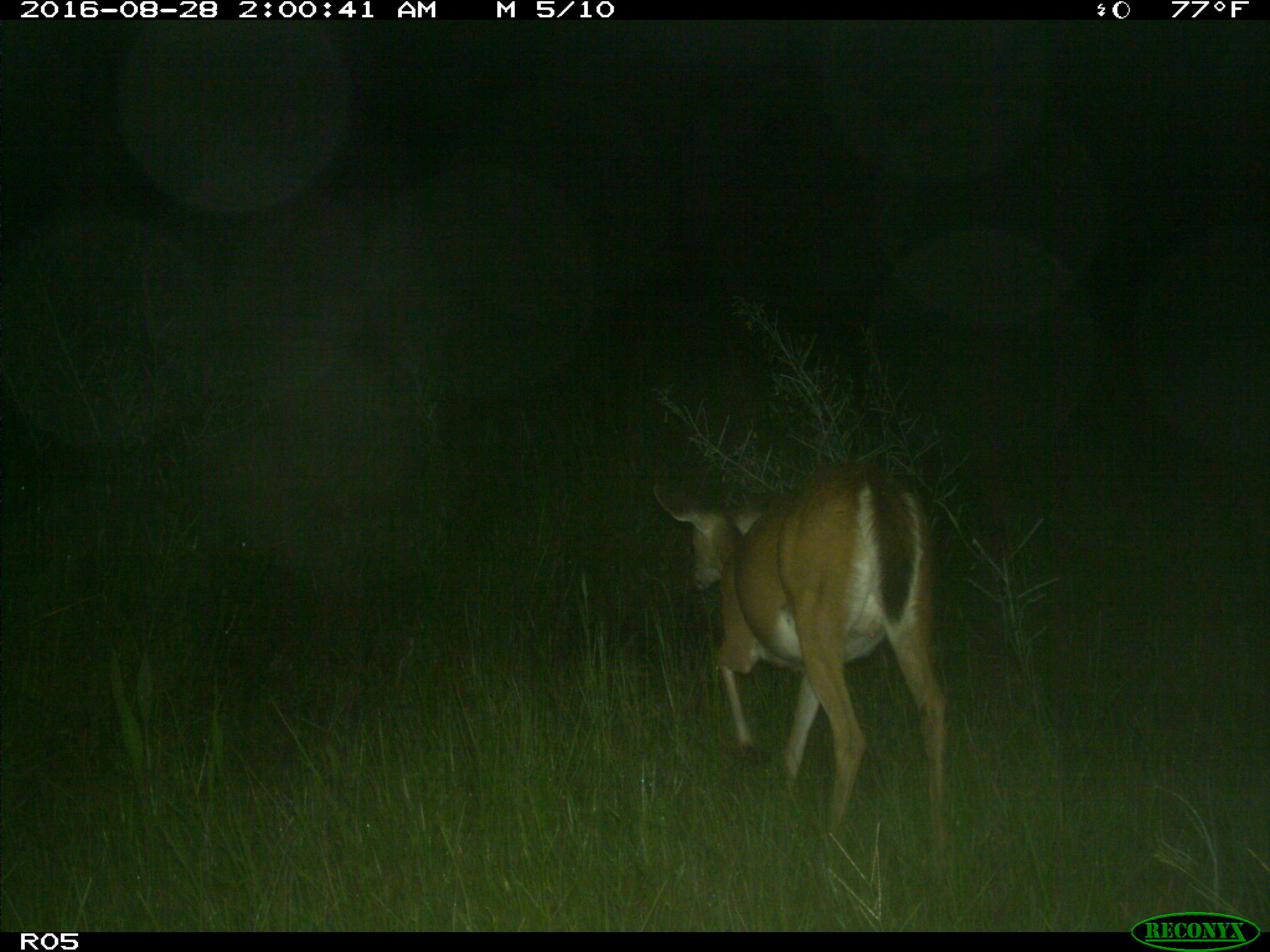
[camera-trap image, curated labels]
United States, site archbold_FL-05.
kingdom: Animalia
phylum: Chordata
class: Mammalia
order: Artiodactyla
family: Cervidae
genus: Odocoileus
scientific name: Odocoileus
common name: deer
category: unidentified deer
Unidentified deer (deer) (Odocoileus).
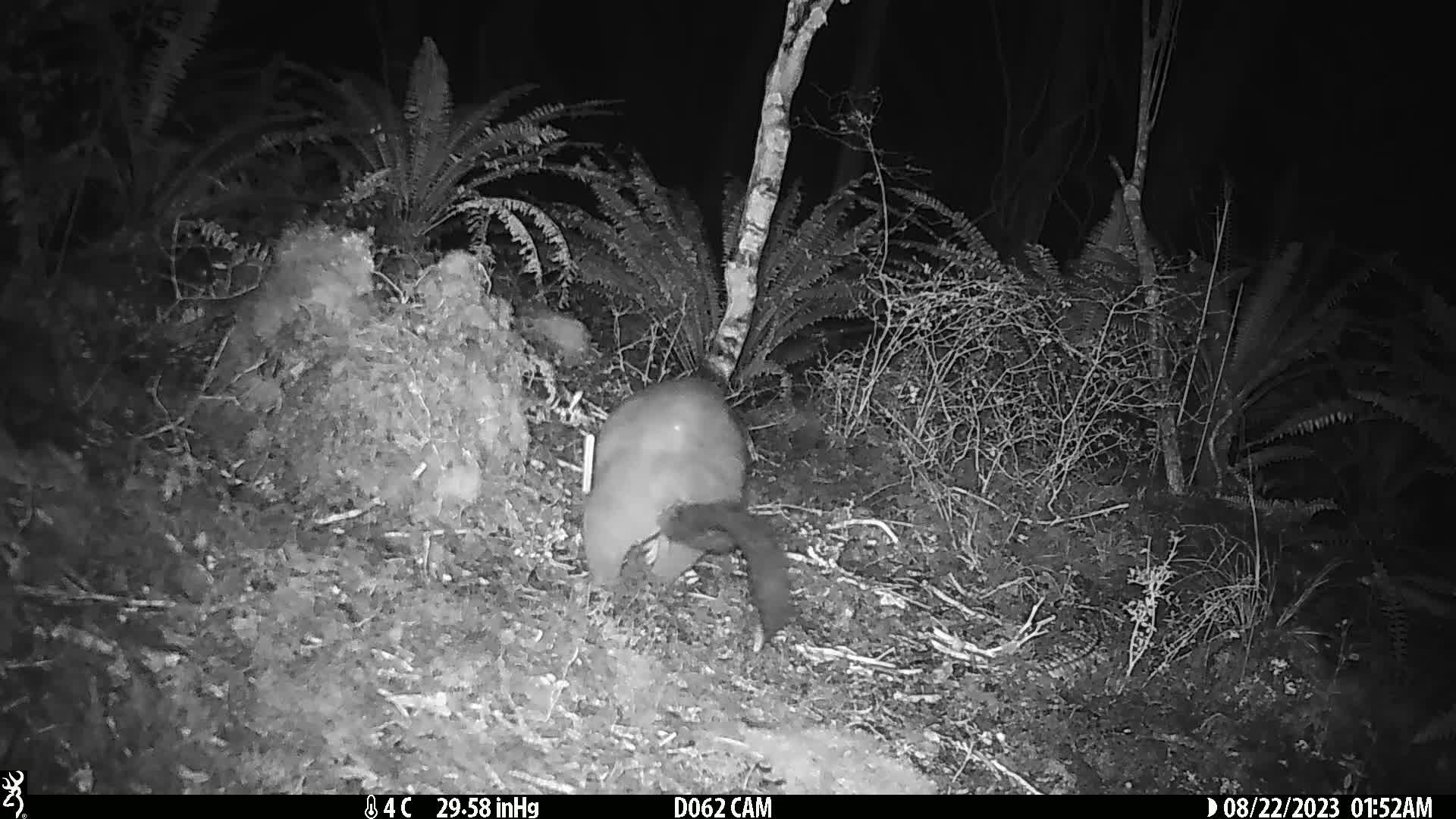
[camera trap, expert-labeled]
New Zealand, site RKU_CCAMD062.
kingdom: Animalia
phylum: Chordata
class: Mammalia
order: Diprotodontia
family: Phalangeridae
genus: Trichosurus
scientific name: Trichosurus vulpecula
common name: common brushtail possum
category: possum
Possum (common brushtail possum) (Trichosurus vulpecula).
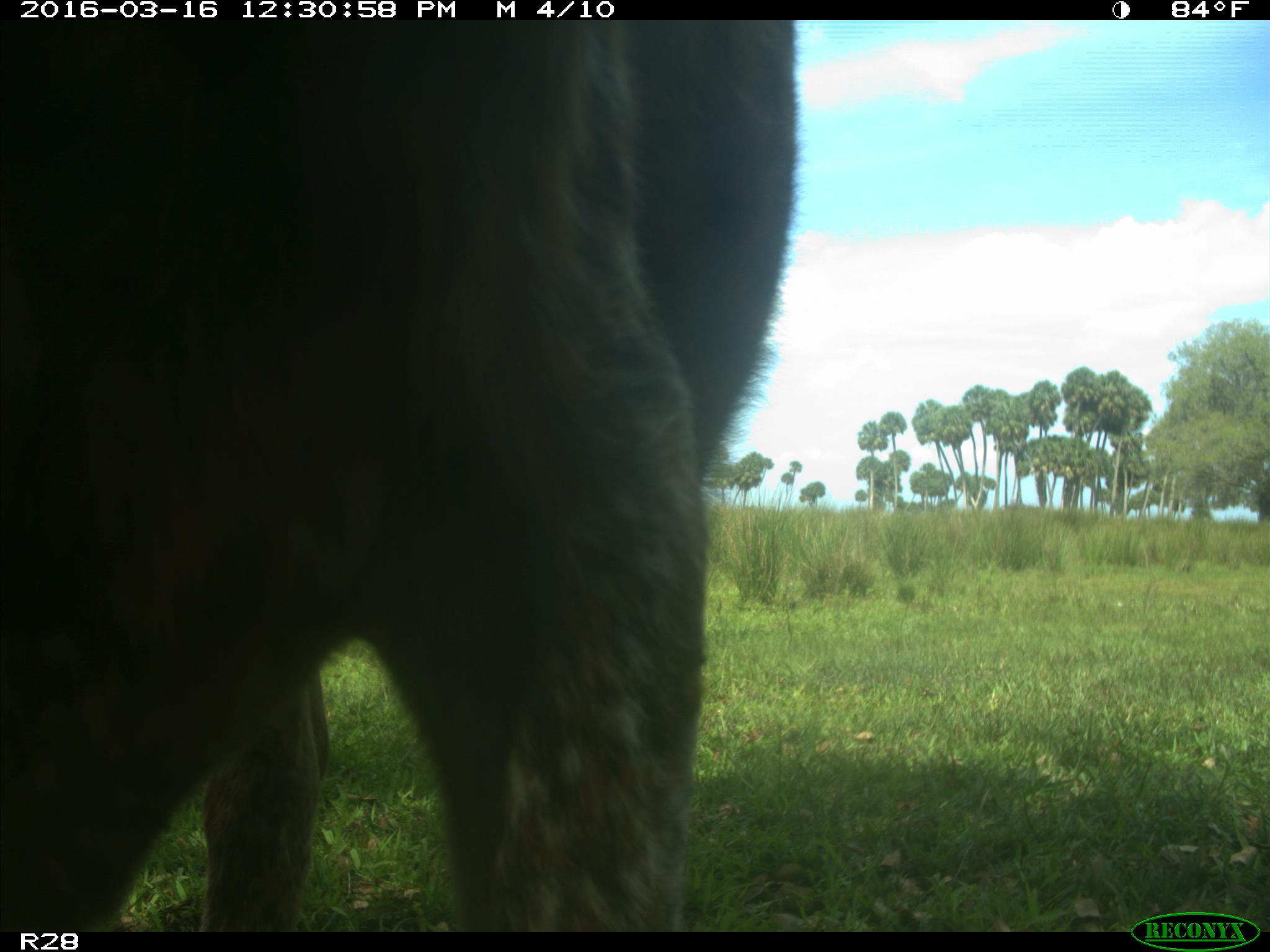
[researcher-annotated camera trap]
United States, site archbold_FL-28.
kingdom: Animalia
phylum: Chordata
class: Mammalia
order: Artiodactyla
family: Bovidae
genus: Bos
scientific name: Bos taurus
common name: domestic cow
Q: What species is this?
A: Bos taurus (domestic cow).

# # # # #

*What is expected*.
Find the line that contains "scientific name: Trichosurus vulpecula" and repeat it, along with every line after it to the end of the data, exactly; drop the pictures.

*Completed exercise*.
scientific name: Trichosurus vulpecula
common name: common brushtail possum
category: possum
Possum (common brushtail possum) (Trichosurus vulpecula).
[researcher-annotated camera trap]
United States, site archbold_FL-28.
kingdom: Animalia
phylum: Chordata
class: Mammalia
order: Artiodactyla
family: Bovidae
genus: Bos
scientific name: Bos taurus
common name: domestic cow
Q: What species is this?
A: Bos taurus (domestic cow).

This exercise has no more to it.